▶ **수집된 데이터**:
__________________________________________________
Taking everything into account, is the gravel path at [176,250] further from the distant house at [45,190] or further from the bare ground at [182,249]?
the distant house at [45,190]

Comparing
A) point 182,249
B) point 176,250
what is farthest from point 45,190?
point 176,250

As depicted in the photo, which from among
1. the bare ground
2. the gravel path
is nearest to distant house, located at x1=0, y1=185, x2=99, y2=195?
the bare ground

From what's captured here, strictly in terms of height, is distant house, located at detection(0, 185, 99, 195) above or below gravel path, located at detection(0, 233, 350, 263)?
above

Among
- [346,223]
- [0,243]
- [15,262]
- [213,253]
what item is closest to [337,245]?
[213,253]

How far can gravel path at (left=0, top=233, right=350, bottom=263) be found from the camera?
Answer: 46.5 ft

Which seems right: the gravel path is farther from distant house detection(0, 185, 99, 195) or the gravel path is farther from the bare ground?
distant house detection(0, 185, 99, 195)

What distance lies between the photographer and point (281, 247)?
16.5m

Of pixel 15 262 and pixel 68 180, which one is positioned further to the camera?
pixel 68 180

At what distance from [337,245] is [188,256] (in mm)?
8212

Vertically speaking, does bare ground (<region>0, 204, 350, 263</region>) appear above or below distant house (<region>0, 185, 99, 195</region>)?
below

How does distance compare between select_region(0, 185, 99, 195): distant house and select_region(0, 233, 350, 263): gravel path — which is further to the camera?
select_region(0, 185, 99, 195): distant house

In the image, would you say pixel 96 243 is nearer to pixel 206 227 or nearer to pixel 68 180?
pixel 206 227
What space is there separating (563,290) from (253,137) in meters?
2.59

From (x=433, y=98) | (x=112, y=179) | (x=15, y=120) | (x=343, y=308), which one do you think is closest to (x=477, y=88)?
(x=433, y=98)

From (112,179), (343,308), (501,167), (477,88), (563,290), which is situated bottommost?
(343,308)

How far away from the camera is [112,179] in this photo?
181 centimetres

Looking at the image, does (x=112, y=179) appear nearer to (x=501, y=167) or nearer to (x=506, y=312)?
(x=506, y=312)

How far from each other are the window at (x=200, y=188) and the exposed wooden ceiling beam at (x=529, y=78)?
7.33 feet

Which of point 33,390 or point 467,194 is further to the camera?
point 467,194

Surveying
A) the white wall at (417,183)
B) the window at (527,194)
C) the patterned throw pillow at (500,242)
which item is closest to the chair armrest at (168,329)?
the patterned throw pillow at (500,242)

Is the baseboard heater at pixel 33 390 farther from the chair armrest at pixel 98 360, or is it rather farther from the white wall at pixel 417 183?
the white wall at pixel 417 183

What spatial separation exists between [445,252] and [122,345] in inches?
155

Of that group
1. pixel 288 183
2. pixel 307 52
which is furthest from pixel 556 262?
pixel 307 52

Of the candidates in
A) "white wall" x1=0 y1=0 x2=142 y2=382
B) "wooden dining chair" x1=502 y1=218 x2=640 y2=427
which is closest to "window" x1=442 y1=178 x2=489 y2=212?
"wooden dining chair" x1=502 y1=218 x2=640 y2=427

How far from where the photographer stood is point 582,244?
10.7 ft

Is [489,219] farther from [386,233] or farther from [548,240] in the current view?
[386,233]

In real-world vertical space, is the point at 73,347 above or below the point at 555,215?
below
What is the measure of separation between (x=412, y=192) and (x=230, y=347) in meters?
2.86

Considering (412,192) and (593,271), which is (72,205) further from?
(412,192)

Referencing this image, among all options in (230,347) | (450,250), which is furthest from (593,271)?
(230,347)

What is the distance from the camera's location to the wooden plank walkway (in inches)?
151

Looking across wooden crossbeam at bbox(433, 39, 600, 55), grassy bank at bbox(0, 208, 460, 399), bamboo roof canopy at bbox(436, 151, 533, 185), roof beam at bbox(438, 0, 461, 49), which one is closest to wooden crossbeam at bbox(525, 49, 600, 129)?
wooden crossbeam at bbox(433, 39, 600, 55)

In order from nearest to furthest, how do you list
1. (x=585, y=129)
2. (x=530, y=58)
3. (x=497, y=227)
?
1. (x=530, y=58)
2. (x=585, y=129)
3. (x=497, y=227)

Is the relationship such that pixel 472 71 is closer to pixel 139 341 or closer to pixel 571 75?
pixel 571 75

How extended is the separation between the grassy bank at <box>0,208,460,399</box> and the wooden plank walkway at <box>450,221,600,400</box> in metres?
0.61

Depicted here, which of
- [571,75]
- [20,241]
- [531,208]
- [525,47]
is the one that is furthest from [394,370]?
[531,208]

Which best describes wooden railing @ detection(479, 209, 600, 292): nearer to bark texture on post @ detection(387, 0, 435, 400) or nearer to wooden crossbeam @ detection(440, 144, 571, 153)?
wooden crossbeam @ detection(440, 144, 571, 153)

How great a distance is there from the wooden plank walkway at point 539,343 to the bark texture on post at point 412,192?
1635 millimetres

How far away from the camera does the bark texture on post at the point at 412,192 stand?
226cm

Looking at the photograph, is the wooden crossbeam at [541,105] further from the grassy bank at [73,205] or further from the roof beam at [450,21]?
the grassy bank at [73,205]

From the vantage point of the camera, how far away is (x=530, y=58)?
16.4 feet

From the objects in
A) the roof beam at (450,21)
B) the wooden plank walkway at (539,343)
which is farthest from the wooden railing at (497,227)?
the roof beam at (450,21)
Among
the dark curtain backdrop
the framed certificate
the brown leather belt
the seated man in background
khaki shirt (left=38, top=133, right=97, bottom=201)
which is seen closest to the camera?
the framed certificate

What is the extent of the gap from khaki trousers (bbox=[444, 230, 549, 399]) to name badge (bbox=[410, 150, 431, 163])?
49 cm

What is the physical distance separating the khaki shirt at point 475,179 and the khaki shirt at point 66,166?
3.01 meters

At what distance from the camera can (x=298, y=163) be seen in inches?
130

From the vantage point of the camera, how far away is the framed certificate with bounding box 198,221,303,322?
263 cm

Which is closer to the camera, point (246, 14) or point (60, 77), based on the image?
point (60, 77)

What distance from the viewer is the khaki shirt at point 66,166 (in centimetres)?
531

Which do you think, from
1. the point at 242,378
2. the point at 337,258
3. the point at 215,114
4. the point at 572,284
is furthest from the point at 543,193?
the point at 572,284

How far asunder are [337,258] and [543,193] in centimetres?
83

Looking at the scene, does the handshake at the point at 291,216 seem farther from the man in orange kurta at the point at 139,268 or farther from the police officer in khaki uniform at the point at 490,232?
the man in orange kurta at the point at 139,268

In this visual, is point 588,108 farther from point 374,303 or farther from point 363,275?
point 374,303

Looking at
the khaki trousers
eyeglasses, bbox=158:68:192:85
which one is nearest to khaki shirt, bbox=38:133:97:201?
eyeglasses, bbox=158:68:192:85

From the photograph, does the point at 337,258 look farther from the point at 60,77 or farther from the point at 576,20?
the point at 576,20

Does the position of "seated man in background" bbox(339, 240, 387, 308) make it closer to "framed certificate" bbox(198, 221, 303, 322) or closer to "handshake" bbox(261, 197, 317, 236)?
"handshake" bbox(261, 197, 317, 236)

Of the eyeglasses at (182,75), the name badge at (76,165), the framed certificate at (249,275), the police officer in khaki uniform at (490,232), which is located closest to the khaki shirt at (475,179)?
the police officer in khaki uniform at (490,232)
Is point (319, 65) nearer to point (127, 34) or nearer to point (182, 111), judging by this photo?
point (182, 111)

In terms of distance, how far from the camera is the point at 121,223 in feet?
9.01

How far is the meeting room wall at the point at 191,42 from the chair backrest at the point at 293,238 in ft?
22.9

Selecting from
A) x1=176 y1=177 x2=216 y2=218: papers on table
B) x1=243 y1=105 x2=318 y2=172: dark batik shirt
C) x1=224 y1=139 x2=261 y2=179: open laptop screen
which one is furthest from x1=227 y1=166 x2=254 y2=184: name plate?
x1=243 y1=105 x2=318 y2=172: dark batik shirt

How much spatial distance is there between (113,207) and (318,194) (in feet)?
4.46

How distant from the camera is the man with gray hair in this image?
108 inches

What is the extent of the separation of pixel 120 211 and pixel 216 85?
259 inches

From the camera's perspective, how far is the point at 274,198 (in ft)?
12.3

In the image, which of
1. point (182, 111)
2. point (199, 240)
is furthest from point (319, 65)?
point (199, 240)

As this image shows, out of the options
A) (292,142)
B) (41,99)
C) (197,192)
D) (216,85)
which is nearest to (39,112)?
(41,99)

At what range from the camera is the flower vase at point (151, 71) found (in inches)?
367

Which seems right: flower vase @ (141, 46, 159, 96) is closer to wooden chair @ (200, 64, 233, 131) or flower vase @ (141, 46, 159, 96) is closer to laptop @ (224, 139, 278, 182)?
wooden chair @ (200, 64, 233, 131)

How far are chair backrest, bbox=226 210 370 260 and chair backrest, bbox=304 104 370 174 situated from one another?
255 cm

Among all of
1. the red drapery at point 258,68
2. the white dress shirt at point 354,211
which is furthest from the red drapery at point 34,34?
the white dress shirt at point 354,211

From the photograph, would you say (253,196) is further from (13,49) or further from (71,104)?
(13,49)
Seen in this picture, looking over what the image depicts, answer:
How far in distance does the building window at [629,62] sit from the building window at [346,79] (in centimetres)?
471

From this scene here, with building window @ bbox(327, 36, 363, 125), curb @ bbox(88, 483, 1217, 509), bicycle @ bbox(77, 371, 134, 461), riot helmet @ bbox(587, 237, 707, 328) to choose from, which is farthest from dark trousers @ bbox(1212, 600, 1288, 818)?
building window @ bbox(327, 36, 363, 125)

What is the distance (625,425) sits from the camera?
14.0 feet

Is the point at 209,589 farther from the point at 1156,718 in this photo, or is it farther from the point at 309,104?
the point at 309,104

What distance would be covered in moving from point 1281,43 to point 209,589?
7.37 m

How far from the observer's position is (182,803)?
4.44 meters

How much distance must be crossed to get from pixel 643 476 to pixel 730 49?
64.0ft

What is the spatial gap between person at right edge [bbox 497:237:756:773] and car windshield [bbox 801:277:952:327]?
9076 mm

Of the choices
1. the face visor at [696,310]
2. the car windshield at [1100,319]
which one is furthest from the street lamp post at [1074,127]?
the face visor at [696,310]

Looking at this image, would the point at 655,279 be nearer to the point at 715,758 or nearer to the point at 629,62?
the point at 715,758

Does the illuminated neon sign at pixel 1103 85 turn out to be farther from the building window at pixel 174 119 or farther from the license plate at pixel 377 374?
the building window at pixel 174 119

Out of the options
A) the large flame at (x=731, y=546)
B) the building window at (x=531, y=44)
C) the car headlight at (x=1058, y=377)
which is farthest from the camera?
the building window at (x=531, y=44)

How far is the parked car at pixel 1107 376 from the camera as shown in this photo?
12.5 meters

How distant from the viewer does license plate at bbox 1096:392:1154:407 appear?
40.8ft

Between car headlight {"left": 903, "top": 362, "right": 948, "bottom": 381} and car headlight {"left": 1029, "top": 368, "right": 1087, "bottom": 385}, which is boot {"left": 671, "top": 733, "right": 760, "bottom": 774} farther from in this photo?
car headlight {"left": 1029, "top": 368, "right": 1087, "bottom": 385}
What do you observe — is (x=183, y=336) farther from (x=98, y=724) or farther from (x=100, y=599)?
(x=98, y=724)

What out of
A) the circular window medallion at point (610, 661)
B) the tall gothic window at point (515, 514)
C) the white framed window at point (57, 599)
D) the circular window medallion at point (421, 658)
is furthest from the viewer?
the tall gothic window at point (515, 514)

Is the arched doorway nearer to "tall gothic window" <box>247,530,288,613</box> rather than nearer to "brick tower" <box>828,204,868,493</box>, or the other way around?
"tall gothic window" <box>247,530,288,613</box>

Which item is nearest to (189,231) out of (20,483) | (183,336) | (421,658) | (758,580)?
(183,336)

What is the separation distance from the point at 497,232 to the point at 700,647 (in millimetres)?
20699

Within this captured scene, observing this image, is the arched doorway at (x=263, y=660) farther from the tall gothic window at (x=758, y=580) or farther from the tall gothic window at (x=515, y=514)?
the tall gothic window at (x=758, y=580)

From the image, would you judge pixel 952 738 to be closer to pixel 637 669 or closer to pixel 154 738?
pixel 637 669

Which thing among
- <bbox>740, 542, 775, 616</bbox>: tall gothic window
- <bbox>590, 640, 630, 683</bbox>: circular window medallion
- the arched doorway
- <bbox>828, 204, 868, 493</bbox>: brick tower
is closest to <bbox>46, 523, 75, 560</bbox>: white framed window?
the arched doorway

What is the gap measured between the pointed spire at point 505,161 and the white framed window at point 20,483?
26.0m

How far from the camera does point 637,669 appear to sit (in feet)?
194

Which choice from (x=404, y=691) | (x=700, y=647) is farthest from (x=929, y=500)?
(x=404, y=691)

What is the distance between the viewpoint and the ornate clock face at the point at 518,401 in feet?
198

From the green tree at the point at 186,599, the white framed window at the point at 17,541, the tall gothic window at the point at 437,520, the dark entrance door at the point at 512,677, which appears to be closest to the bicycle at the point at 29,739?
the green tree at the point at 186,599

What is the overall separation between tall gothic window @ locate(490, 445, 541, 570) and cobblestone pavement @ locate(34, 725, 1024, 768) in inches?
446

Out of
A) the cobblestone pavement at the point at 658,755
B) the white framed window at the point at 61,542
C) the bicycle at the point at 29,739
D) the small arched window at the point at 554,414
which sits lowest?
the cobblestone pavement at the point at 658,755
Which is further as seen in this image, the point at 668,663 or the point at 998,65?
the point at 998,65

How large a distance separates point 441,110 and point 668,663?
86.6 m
__________________________________________________
▶ **과제**:
위 항목에서 "Is the relationship"이 들어 있는 줄부터 "1635 millimetres"가 들어 있는 줄까지, 두 줄을 모두 포함해 한 글자도 바꾸지 않고 그대로 옮겨 적어 주시겠어요?

▶ **전체 답안**:
Is the relationship such that pixel 472 71 is closer to pixel 139 341 or closer to pixel 571 75?
pixel 571 75

How extended is the separation between the grassy bank at <box>0,208,460,399</box> and the wooden plank walkway at <box>450,221,600,400</box> in metres?
0.61

Depicted here, which of
- [571,75]
- [20,241]
- [531,208]
- [525,47]
is the one that is furthest from [394,370]?
[531,208]

Which best describes wooden railing @ detection(479, 209, 600, 292): nearer to bark texture on post @ detection(387, 0, 435, 400) or nearer to wooden crossbeam @ detection(440, 144, 571, 153)?
wooden crossbeam @ detection(440, 144, 571, 153)

How great a distance is there from the wooden plank walkway at point 539,343 to the bark texture on post at point 412,192?
1635 millimetres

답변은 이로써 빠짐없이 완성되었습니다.